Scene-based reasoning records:
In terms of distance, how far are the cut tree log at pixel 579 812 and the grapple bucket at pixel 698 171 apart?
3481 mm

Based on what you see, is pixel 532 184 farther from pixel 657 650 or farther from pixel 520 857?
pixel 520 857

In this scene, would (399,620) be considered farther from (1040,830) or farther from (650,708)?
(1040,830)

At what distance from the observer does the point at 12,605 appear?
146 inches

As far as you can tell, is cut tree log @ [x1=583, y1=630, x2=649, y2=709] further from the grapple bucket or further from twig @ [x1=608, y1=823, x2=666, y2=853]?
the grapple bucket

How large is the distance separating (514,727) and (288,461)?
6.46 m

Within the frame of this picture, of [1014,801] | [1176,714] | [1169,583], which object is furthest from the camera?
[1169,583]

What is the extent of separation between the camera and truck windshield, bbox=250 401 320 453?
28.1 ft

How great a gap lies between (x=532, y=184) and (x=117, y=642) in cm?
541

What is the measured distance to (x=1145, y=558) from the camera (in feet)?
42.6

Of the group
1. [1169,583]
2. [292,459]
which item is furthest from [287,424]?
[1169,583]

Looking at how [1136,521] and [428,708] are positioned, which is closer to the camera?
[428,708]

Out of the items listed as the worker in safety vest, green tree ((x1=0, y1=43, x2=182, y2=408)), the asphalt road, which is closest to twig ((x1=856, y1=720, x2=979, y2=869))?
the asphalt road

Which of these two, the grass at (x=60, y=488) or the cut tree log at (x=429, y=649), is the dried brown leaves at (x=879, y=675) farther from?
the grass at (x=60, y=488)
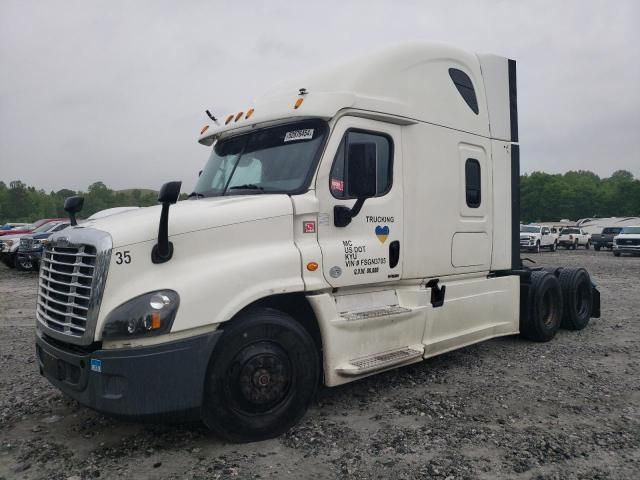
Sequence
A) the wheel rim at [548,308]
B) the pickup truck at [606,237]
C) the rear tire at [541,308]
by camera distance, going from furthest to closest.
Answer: the pickup truck at [606,237] → the wheel rim at [548,308] → the rear tire at [541,308]

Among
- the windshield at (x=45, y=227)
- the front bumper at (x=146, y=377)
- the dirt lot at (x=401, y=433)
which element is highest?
the windshield at (x=45, y=227)

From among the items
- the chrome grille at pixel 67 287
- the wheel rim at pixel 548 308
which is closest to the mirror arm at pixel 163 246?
the chrome grille at pixel 67 287

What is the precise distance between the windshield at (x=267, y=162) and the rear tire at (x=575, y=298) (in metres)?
5.38

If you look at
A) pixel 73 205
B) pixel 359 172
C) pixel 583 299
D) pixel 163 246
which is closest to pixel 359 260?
pixel 359 172

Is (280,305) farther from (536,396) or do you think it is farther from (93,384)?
(536,396)

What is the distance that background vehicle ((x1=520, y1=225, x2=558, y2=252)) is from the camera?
105 feet

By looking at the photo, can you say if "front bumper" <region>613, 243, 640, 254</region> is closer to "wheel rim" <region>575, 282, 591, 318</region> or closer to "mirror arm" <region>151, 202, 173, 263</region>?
"wheel rim" <region>575, 282, 591, 318</region>

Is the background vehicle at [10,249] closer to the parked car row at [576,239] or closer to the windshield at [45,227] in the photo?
the windshield at [45,227]

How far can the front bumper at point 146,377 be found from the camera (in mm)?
3553

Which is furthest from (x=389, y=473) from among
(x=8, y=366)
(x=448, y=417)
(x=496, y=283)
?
(x=8, y=366)

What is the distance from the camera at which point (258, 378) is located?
158 inches

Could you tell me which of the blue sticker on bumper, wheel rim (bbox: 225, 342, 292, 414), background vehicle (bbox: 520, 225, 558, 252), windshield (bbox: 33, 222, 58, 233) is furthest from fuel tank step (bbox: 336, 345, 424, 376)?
background vehicle (bbox: 520, 225, 558, 252)

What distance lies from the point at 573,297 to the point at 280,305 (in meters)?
5.57

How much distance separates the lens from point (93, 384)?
3615 millimetres
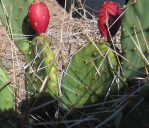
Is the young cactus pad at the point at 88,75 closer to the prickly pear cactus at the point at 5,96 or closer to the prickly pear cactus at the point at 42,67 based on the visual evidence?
the prickly pear cactus at the point at 42,67

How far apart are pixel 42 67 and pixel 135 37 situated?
42 centimetres

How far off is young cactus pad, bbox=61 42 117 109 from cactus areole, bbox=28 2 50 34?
0.73 feet

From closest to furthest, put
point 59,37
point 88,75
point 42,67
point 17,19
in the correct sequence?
point 88,75, point 42,67, point 17,19, point 59,37

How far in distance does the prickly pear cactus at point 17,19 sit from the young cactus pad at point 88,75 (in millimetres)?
331

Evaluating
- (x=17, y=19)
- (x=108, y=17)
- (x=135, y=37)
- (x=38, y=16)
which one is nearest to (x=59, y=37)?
(x=17, y=19)

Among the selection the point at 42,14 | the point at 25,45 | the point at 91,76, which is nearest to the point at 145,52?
the point at 91,76

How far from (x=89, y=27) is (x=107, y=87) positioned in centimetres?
206

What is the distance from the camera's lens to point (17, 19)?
82.8 inches

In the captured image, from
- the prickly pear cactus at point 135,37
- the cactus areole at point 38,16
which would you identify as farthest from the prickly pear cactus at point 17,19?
the prickly pear cactus at point 135,37

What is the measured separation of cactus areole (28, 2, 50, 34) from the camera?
189cm

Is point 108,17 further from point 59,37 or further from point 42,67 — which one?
point 59,37

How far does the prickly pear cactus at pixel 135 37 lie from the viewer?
63.3 inches

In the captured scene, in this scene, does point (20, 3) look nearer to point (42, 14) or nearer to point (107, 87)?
point (42, 14)

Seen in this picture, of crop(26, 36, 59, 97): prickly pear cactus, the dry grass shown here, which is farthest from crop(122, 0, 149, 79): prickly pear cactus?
the dry grass
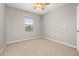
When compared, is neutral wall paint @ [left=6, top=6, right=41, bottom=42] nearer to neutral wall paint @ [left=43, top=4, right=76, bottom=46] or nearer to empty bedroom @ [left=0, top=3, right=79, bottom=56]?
empty bedroom @ [left=0, top=3, right=79, bottom=56]

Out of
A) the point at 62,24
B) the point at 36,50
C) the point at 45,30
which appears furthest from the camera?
the point at 45,30

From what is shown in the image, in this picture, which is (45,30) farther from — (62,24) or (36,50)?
(36,50)

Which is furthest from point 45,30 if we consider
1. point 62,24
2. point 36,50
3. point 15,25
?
point 15,25

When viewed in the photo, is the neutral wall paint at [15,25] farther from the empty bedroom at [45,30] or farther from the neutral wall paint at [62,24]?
the neutral wall paint at [62,24]

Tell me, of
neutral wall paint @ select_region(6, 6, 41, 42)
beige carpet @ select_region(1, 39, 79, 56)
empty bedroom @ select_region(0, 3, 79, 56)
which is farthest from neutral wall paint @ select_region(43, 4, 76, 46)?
neutral wall paint @ select_region(6, 6, 41, 42)

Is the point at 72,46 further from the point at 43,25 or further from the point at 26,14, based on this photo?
the point at 26,14

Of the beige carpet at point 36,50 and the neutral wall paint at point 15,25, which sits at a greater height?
the neutral wall paint at point 15,25

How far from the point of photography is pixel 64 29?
322cm

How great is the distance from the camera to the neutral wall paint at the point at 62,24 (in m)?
2.90

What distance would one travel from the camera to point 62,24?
3.32 meters

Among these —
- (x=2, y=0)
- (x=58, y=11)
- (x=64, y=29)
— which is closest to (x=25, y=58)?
(x=2, y=0)

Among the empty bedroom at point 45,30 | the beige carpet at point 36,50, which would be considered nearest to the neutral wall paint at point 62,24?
the empty bedroom at point 45,30

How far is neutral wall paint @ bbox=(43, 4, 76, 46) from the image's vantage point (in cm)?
290

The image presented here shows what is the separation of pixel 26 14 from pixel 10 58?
2986 mm
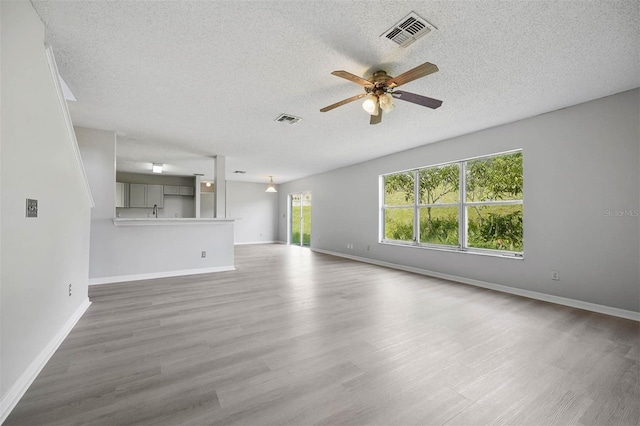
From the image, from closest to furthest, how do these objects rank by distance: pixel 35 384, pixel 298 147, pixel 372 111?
pixel 35 384 → pixel 372 111 → pixel 298 147

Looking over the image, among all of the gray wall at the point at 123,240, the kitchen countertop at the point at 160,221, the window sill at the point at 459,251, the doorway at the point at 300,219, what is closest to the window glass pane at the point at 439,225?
the window sill at the point at 459,251

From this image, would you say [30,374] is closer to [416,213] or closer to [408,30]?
[408,30]

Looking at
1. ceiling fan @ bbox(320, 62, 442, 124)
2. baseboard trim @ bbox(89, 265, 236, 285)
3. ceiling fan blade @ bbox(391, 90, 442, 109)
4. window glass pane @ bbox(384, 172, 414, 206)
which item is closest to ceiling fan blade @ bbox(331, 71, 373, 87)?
ceiling fan @ bbox(320, 62, 442, 124)

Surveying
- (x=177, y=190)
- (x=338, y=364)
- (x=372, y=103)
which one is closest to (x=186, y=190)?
(x=177, y=190)

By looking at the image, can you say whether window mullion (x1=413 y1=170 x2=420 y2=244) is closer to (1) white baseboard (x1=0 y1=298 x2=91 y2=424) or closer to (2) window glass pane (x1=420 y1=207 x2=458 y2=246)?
(2) window glass pane (x1=420 y1=207 x2=458 y2=246)

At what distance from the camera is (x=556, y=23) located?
1933 mm

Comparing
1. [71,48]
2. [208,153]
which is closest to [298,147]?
[208,153]

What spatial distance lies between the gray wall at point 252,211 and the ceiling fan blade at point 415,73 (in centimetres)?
863

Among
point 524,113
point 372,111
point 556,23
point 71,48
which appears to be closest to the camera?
point 556,23

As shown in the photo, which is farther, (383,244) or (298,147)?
(383,244)

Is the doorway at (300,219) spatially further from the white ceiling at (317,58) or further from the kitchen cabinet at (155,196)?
the white ceiling at (317,58)

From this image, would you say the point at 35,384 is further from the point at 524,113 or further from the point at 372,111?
the point at 524,113

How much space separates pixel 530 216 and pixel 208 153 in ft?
19.4

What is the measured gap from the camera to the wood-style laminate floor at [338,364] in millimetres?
1505
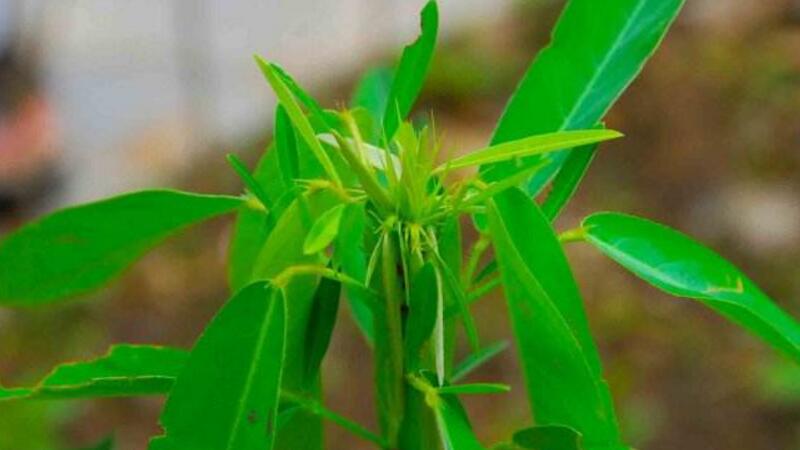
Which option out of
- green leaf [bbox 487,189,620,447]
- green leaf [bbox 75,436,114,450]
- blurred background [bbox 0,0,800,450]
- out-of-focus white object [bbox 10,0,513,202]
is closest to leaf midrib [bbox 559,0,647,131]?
green leaf [bbox 487,189,620,447]

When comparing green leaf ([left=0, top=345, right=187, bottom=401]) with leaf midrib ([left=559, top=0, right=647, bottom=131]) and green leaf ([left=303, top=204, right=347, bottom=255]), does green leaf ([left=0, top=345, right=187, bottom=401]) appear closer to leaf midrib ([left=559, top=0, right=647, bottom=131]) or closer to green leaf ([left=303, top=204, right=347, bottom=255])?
green leaf ([left=303, top=204, right=347, bottom=255])

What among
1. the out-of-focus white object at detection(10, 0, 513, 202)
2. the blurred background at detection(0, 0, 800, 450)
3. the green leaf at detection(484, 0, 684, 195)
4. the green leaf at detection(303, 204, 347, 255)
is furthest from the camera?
the out-of-focus white object at detection(10, 0, 513, 202)

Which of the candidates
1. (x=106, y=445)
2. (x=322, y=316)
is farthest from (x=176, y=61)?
(x=322, y=316)

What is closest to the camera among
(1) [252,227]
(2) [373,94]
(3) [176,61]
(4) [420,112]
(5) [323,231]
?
(5) [323,231]

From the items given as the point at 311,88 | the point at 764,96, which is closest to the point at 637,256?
the point at 764,96

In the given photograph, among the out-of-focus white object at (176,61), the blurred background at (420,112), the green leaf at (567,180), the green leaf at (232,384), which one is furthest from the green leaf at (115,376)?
the out-of-focus white object at (176,61)

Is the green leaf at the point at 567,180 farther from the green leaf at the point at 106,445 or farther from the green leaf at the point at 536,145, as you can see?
the green leaf at the point at 106,445

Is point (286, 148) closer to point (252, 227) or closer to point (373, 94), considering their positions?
point (252, 227)
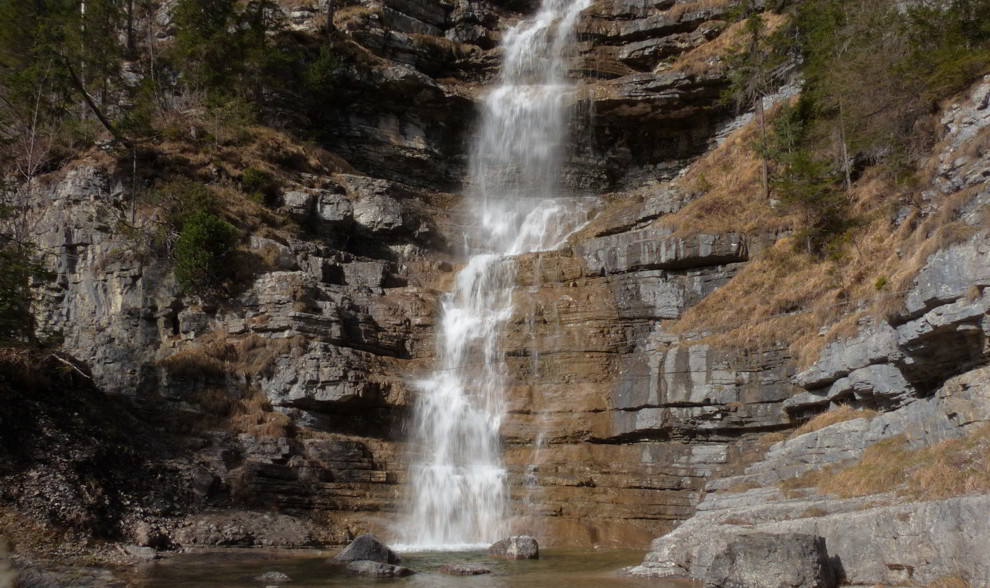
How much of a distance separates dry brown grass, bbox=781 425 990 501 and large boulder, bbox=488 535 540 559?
240 inches

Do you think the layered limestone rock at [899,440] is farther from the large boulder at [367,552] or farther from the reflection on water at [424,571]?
the large boulder at [367,552]

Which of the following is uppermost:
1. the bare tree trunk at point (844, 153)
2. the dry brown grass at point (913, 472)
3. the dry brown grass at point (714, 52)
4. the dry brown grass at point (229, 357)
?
the dry brown grass at point (714, 52)

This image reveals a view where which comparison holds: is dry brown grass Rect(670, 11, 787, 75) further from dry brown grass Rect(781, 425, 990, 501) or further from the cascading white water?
dry brown grass Rect(781, 425, 990, 501)

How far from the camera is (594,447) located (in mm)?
22422

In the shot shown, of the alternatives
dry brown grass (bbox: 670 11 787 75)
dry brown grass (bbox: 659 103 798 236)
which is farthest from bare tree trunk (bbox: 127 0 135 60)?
dry brown grass (bbox: 659 103 798 236)

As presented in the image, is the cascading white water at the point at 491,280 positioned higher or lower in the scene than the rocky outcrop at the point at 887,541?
higher

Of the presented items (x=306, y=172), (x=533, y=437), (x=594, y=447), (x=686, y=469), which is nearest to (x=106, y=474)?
(x=533, y=437)

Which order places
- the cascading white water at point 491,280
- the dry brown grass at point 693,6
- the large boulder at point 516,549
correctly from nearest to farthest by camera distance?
1. the large boulder at point 516,549
2. the cascading white water at point 491,280
3. the dry brown grass at point 693,6

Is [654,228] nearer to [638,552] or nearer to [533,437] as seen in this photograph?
[533,437]

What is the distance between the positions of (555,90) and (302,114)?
45.1ft

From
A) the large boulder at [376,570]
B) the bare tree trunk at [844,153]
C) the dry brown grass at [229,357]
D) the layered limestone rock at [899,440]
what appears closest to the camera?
the layered limestone rock at [899,440]

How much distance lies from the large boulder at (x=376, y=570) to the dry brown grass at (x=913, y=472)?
8.62 meters

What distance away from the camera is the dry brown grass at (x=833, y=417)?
657 inches

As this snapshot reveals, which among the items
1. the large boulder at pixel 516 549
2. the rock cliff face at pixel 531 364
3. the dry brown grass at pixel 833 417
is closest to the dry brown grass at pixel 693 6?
the rock cliff face at pixel 531 364
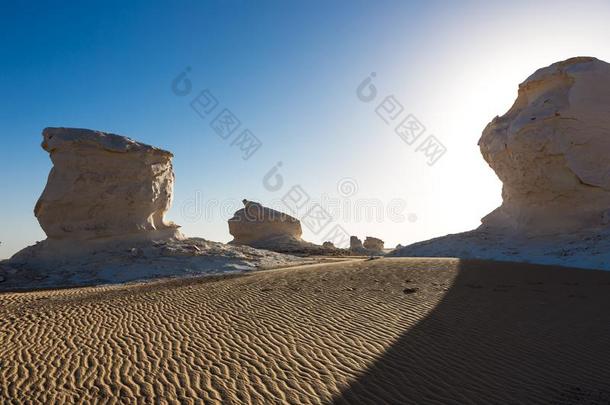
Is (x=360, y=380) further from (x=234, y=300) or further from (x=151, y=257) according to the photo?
(x=151, y=257)

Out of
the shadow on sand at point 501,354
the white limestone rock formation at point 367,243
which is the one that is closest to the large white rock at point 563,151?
the shadow on sand at point 501,354

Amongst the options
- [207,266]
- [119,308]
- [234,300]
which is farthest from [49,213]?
[234,300]

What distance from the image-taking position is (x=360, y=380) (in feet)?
19.3

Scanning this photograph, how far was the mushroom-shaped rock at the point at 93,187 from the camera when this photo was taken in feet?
69.3

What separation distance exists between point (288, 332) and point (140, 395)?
339cm

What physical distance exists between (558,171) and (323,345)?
17307mm

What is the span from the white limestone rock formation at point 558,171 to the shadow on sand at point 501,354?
741 centimetres

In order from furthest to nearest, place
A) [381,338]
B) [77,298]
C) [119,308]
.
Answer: [77,298] < [119,308] < [381,338]

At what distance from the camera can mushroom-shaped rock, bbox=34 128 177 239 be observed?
21.1m

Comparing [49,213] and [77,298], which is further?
[49,213]

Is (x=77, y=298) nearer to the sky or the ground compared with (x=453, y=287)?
nearer to the sky

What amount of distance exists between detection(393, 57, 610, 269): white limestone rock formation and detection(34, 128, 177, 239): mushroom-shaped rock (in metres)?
18.0

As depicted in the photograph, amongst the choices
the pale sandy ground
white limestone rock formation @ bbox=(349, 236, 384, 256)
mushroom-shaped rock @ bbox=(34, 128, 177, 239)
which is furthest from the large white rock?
white limestone rock formation @ bbox=(349, 236, 384, 256)

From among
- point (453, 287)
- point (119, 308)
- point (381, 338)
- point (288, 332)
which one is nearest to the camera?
point (381, 338)
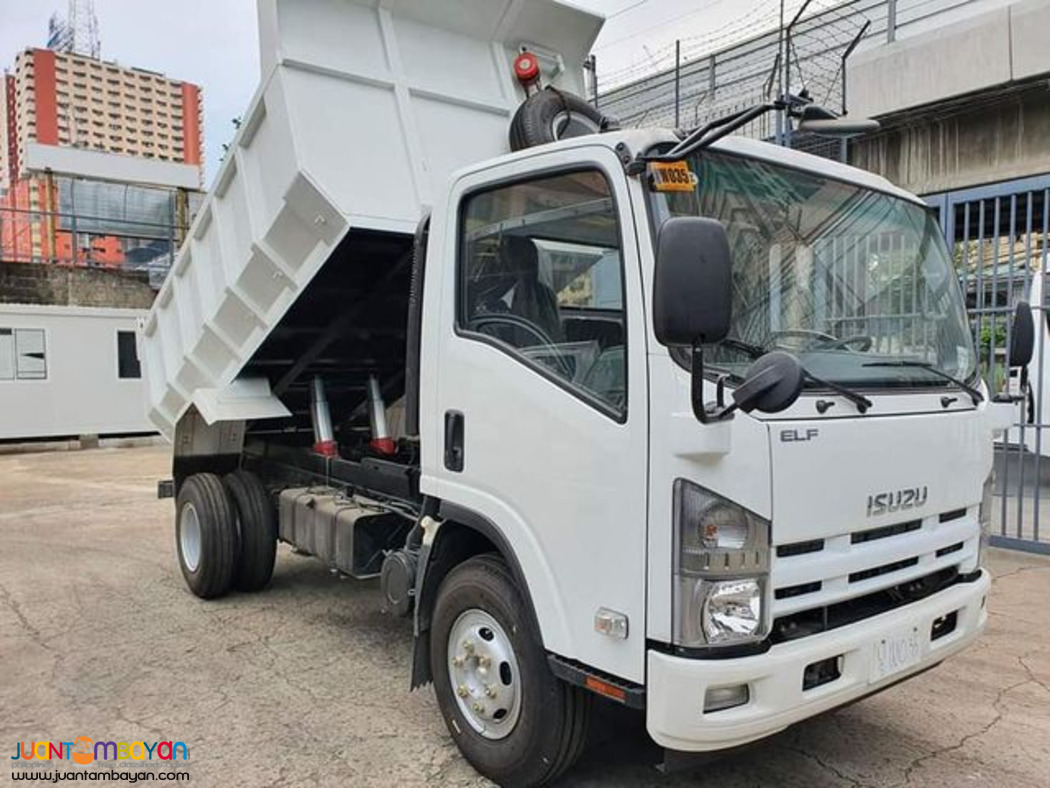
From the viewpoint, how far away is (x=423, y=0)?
4543 mm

_Instructions to follow_
Reproduce the lines starting at the one that contains "Among the selection" and ending at the one that contains "82.8 inches", both included.

_Result below_
Among the selection the point at 42,14 | the point at 25,45 | the point at 91,76, which is nearest to the point at 145,52?
the point at 91,76

How far from (x=89, y=27) is (x=107, y=87) positioned in centimetres?
206

What is the distance from the camera's lens to point (17, 19)?
82.8 inches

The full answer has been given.